Coup dur pour la scène culturelle indépendante tunisienne. Les organisateurs de Jazz à Carthage – Extended Sessions 2025 annoncent, mercredi 23 juillet 2025, la suspension de leurs événements internationaux prévus cet été. Ce programme, pensé comme une prolongation estivale du prestigieux festival Jazz à Carthage, devait accueillir une sélection exigeante d'artistes de renommée internationale, dans une série de concerts ouverts sur le monde. Mais après plusieurs mois de préparation, d'engagements artistiques et de collaborations solides, le projet est contraint de s'arrêter, victime d'un environnement administratif jugé invivable. En cause, selon les initiateurs du projet : une accumulation de contraintes administratives, fiscales et réglementaires devenues insurmontables. Ils dénoncent notamment « des délais intenables, une administration imprévisible, des exigences fiscales contraires aux textes en vigueur et une absence criante de coordination entre les institutions concernées ». Autant d'entraves qui paralysent l'organisation rigoureuse et responsable d'un projet culturel indépendant, tout en décourageant les échanges internationaux. Un des éléments déclencheurs pointés du doigt est le retrait du statut d'événement culturel, un cadre jugé essentiel pour assurer une stabilité juridique et fiscale. Décision prise sans justification ni préavis, affirment-ils, et en rupture avec des pratiques établies depuis plus de vingt ans. Cette révocation a entraîné une fiscalité dissuasive, mettant en péril le modèle économique du projet et fragilisant durablement sa viabilité.
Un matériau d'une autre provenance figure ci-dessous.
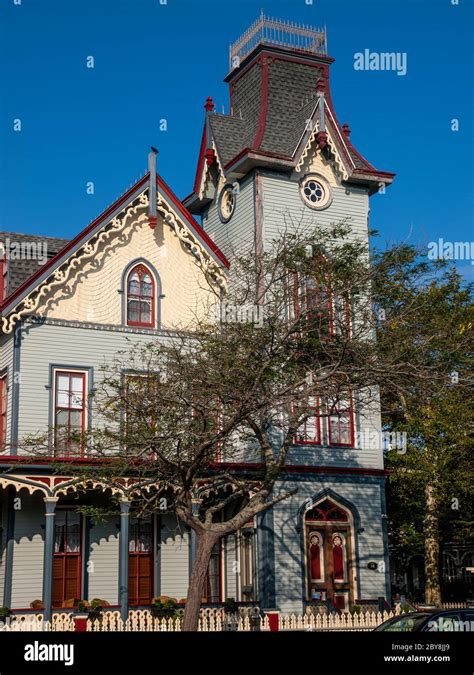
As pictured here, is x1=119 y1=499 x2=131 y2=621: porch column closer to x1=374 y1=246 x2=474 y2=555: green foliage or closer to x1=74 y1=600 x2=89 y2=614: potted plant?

Les obstacles ne s'arrêtent pas là. Les organisateurs évoquent également des démarches « opaques et contradictoires » pour rémunérer légalement les artistes étrangers. Même avec des dossiers complets, les procédures sont décrites comme un « parcours d'obstacles kafkaïen » qui finit par décourager les collaborations artistiques internationales. Face à ce climat jugé incohérent, hostile et peu lisible, le festival suspend donc sa programmation estivale internationale, en espérant des jours meilleurs. « Nous prenons cette décision dans l'attente d'un cadre plus clair, plus équitable et conforme aux engagements publics de l'Etat tunisien », expliquent-ils, non sans ironie face aux discours officiels qui promettent de « moderniser la culture », de « soutenir l'excellence » ou encore de « faire rayonner la Tunisie ». Mais les conséquences, elles, sont bien réelles : retrait de l'initiative privée, pertes fiscales pour l'Etat, absence de collecte de droits d'auteur et affaiblissement de la scène culturelle tunisienne à l'international. « En voulant trop taxer, trop contrôler, trop entraver, c'est l'Etat lui-même qui sort perdant — sur tous les plans : culturel, économique et diplomatique », avertissent les organisateurs.
Malgré tout, les équipes de Jazz à Carthage ont choisi de publier en ligne la programmation annulée, en hommage aux artistes sélectionnés. Elles remercient chaleureusement tous les partenaires, artistes, techniciens, lieux, institutions et spectateurs qui ont soutenu le projet. Et elles l'assurent : le travail accompli ne sera pas perdu. L'engagement en faveur d'une culture libre, indépendante et équitable reste intact.